• **Written task**
Can you restate the records below word for word?

• **Raw records**

+++

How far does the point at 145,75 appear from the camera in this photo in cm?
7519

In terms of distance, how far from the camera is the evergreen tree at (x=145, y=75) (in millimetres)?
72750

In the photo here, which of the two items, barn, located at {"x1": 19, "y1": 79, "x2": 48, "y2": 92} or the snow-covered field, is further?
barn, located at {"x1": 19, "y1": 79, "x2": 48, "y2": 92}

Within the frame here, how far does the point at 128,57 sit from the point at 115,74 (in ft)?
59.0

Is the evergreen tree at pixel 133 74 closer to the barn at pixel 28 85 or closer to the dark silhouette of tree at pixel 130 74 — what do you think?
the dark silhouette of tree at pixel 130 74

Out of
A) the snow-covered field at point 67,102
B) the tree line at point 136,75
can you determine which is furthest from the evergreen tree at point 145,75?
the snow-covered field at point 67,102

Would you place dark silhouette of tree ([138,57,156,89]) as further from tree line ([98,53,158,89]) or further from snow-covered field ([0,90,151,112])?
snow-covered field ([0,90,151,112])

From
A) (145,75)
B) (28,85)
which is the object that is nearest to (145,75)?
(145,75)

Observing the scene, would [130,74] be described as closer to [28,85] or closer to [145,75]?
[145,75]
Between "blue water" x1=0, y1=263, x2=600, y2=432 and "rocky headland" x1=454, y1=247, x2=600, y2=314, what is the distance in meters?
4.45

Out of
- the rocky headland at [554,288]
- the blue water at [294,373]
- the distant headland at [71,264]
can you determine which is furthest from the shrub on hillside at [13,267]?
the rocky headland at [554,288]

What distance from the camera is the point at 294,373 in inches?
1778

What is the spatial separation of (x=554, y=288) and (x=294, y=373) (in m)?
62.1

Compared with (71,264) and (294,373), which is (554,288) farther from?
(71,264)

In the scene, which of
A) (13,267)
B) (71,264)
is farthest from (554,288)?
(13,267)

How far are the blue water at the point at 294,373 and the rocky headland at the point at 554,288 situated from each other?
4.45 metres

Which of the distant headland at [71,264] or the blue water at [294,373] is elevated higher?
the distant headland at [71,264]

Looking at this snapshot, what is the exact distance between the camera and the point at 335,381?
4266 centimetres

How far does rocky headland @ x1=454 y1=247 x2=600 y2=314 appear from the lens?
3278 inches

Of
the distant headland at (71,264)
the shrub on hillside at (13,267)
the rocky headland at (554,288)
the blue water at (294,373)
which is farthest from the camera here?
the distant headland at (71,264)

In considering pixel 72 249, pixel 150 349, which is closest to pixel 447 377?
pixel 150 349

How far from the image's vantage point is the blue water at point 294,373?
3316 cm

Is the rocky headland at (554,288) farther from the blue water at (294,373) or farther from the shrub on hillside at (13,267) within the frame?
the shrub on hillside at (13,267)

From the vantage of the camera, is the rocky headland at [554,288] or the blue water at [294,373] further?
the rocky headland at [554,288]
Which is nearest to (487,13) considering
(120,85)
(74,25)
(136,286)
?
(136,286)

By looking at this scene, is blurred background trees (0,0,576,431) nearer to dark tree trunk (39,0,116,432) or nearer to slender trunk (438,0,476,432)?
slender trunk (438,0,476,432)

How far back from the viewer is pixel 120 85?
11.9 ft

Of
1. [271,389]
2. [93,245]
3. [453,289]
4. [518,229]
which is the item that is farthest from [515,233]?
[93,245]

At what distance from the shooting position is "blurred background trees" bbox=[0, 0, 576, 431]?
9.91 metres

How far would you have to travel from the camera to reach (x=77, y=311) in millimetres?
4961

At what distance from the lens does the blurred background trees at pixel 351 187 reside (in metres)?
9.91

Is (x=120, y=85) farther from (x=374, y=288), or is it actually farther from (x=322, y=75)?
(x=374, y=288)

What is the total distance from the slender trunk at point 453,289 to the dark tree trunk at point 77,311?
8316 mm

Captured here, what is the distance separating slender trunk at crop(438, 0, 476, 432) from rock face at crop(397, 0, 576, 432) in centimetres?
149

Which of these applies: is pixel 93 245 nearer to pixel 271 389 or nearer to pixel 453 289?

+++

• **Reply**
How far does the point at 145,75 appear from the camera in this photo in cm?
7519

In terms of distance, how far from the camera is the evergreen tree at (x=145, y=75) (in millimetres)?
72750

In the photo here, which of the two items, barn, located at {"x1": 19, "y1": 79, "x2": 48, "y2": 92} or the snow-covered field, is further?
barn, located at {"x1": 19, "y1": 79, "x2": 48, "y2": 92}

Within the frame here, how far does the point at 128,57 sit from the point at 115,74 (in ft)?
59.0

Is the evergreen tree at pixel 133 74 closer to the barn at pixel 28 85 or closer to the dark silhouette of tree at pixel 130 74 — what do you think?
the dark silhouette of tree at pixel 130 74

Out of
A) the snow-covered field at point 67,102
B) the tree line at point 136,75
can you determine which is furthest from the evergreen tree at point 145,75?
the snow-covered field at point 67,102

Would you place dark silhouette of tree ([138,57,156,89]) as further from tree line ([98,53,158,89]) or further from snow-covered field ([0,90,151,112])?
snow-covered field ([0,90,151,112])

From
A) (145,75)
B) (28,85)
which is the object that is nearest to (145,75)?
(145,75)

Observing the scene, would [130,74] be described as closer to [28,85] or closer to [145,75]?
[145,75]
Between "blue water" x1=0, y1=263, x2=600, y2=432 and "rocky headland" x1=454, y1=247, x2=600, y2=314, what is the distance in meters?
4.45

Out of
- the rocky headland at [554,288]
- the blue water at [294,373]
- the distant headland at [71,264]
can you determine which is furthest from the shrub on hillside at [13,267]?
the rocky headland at [554,288]

What distance from the camera is the point at 294,373 in inches?
1778

What is the spatial separation of (x=554, y=288) and (x=294, y=373) (in m)?
62.1

Compared with (71,264) and (294,373), which is (554,288) farther from?
(71,264)

In the scene, which of
A) (13,267)
B) (71,264)
is farthest from (554,288)?
(13,267)

How far are the blue water at the point at 294,373 and the rocky headland at the point at 554,288 situated from each other?
4.45 metres

Which of the distant headland at [71,264] or the blue water at [294,373] is elevated higher?
the distant headland at [71,264]

Looking at this snapshot, what is the exact distance between the camera and the point at 335,381?
4266 centimetres

How far does rocky headland @ x1=454 y1=247 x2=600 y2=314 appear from the lens?
3278 inches

Of
the distant headland at (71,264)
the shrub on hillside at (13,267)
the rocky headland at (554,288)
the blue water at (294,373)
which is farthest from the camera here?
the distant headland at (71,264)

In considering pixel 72 249, pixel 150 349, which is closest to pixel 447 377?
pixel 150 349

How far from the image's vantage point is the blue water at point 294,373?
3316 cm

Is the rocky headland at (554,288) farther from the blue water at (294,373) or farther from the shrub on hillside at (13,267) within the frame?
the shrub on hillside at (13,267)

From the vantage of the camera, is the rocky headland at [554,288] or the blue water at [294,373] further?
the rocky headland at [554,288]
Which is nearest to (487,13) considering
(120,85)
(74,25)
(136,286)
?
(136,286)

By looking at this scene, is blurred background trees (0,0,576,431) nearer to dark tree trunk (39,0,116,432) or nearer to slender trunk (438,0,476,432)?
slender trunk (438,0,476,432)

How far back from the viewer is pixel 120 85?
11.9 ft

Of
1. [271,389]
2. [93,245]
3. [453,289]
4. [518,229]
which is the item that is farthest from [515,233]?
[93,245]

At what distance from the shooting position is "blurred background trees" bbox=[0, 0, 576, 431]?
9.91 metres

How far would you have to travel from the camera to reach (x=77, y=311) in millimetres?
4961

At what distance from the lens does the blurred background trees at pixel 351 187 reside (in metres)?
9.91

Is (x=120, y=85) farther from (x=374, y=288), or is it actually farther from (x=322, y=75)?
(x=374, y=288)

What is the total distance from the slender trunk at point 453,289 to the dark tree trunk at point 77,311?
8316 mm

Captured here, what is the distance separating slender trunk at crop(438, 0, 476, 432) from rock face at crop(397, 0, 576, 432) in centimetres?
149

Which of these applies: is pixel 93 245 nearer to pixel 271 389 or nearer to pixel 453 289?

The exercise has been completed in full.